We tend to lean in that direction. We’re biased obviously, but having followed this space for a few years we can’t help but think that sooner than later some cryptocurrencies are going to be worth many times what they are today. And others will crash or burn up in the atmosphere.
It’s easy to predict that the crypto market will remain highly volatile over shorter time frames. Crypto tends to maintain a steady growth curve once you zoom out over a few months.
Don’t over-think it.
If you don’t already own at some Bitcoin or Ethereum, it’s worthwhile to simply “get off zero”. Start by buying a small amount of Bitcoin that you’re comfortable with.
You don’t have to buy a whole Bitcoin (BTC) by the way.
Owning some amount of Bitcoin and Ethereum seems uncontroversial.
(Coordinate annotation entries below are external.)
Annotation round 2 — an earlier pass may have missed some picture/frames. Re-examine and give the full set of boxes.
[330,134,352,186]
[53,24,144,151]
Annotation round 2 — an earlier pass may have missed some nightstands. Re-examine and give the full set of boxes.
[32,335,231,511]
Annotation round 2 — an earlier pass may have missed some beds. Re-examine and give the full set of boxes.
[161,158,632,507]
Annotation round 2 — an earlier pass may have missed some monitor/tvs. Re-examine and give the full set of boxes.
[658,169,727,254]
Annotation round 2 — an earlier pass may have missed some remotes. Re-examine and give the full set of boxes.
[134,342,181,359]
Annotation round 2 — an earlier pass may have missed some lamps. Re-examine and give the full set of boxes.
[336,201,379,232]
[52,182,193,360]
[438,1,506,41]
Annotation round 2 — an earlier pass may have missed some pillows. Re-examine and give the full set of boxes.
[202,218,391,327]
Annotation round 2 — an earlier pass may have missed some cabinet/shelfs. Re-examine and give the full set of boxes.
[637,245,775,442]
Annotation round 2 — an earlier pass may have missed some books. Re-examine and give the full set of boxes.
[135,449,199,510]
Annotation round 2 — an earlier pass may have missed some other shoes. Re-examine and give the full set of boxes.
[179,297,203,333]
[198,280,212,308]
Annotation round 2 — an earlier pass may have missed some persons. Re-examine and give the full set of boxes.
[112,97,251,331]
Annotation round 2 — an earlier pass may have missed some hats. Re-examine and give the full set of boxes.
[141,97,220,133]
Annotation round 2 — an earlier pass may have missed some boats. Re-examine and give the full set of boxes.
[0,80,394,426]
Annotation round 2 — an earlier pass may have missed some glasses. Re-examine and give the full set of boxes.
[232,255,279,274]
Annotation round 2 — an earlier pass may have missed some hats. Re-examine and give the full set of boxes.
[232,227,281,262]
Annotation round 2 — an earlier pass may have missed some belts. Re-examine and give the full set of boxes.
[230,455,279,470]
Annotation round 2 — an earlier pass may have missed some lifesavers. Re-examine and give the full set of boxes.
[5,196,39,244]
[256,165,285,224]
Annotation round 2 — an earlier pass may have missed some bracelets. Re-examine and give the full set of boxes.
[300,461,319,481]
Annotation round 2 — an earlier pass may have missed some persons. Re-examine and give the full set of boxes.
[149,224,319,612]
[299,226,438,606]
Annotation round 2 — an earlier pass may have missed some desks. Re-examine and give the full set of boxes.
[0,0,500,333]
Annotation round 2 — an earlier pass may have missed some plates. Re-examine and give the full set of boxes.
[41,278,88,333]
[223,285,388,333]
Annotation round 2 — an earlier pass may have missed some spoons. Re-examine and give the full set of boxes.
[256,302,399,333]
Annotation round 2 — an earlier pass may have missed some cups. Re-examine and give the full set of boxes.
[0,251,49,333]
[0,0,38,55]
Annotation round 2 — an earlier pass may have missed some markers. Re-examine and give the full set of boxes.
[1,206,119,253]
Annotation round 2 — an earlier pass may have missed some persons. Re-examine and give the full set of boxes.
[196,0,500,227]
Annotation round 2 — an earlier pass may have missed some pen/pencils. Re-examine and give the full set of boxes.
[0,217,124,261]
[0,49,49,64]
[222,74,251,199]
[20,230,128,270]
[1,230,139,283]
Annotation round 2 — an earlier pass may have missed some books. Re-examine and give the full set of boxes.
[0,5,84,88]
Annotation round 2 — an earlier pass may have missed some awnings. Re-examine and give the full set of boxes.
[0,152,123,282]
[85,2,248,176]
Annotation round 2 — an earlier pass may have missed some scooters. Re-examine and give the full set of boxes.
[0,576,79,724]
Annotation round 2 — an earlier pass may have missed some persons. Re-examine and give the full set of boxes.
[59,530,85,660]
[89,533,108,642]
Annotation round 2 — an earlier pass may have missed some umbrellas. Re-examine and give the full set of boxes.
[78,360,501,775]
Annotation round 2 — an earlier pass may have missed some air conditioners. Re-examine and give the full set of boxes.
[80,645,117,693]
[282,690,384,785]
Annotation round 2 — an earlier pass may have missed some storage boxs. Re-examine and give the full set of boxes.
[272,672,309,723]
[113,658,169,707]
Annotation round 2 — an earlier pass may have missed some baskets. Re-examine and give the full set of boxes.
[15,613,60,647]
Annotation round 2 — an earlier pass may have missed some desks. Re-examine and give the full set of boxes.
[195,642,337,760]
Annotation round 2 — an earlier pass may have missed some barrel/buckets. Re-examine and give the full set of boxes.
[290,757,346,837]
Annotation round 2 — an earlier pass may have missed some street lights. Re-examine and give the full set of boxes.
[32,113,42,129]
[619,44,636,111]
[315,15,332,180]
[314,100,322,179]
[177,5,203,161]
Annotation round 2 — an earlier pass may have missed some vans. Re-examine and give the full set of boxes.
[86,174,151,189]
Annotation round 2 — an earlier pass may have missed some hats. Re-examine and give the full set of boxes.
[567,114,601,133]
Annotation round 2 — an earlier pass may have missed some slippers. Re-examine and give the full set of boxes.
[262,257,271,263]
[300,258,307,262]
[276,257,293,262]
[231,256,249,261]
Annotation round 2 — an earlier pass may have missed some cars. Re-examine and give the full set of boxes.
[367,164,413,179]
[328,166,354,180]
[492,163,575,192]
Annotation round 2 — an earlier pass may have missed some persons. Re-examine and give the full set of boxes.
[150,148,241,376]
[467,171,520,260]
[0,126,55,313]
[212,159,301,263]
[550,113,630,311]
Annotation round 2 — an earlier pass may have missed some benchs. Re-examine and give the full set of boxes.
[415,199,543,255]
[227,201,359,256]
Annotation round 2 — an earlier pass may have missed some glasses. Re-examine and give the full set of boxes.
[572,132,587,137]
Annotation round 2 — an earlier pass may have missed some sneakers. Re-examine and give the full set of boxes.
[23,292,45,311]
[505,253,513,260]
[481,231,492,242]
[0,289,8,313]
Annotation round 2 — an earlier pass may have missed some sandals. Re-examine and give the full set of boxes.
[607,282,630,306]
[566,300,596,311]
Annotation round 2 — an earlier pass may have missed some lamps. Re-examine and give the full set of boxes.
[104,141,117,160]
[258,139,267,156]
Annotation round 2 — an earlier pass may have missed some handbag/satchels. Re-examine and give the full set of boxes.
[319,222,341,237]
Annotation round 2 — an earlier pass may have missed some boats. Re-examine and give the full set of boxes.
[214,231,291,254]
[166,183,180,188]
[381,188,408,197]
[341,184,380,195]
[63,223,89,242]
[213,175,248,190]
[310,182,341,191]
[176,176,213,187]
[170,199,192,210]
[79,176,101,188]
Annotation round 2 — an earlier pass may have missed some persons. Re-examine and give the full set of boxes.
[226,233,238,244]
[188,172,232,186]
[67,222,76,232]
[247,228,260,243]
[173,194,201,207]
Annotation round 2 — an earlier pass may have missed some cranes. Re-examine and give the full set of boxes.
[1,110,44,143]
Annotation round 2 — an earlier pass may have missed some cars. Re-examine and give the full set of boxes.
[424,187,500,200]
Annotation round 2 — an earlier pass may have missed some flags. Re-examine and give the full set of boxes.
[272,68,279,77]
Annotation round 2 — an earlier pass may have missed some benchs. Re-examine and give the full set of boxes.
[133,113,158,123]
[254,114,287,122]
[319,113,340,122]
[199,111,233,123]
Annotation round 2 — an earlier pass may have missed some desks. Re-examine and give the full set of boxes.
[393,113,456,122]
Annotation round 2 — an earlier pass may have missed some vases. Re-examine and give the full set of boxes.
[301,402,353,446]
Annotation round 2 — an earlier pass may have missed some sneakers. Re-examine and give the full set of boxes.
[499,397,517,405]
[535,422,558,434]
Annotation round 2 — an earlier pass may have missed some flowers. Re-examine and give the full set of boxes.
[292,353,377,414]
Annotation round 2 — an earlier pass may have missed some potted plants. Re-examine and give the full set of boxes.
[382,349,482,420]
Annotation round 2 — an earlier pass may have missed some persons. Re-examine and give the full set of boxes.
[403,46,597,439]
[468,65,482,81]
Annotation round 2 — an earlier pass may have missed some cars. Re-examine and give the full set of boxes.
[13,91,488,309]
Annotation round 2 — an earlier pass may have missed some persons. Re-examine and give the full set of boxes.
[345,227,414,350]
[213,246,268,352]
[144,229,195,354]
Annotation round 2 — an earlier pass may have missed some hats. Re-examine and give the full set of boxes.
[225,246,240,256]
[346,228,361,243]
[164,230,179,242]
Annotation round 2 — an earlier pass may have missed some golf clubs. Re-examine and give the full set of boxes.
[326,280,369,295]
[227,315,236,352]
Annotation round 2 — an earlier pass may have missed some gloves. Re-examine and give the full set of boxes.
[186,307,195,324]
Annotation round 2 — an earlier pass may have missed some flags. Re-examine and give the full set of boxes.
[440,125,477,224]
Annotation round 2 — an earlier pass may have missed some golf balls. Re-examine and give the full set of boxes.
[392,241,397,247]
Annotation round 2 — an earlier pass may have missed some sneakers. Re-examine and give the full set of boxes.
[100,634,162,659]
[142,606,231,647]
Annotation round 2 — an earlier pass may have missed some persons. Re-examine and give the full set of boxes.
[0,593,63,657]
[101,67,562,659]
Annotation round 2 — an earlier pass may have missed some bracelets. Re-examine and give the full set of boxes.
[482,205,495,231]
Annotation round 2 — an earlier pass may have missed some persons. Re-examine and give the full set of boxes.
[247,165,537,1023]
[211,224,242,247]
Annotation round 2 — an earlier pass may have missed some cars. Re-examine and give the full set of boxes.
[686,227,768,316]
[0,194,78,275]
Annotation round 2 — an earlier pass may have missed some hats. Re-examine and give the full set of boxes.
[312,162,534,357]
Don’t worry about timing the market or making a return on this initial investment. These are blue chip cryptos and they’re likely to do well over time. The point is to get started with an amount you’re comfortable with (and not put yourself at financial risk).
Start by Getting Off Zero.
– Raoul Pal, RealVision Crypto
Related: A Guide to Buying your first Bitcoin.
Bitcoin and Ethereum
Most crypto portfolios have these two as a base.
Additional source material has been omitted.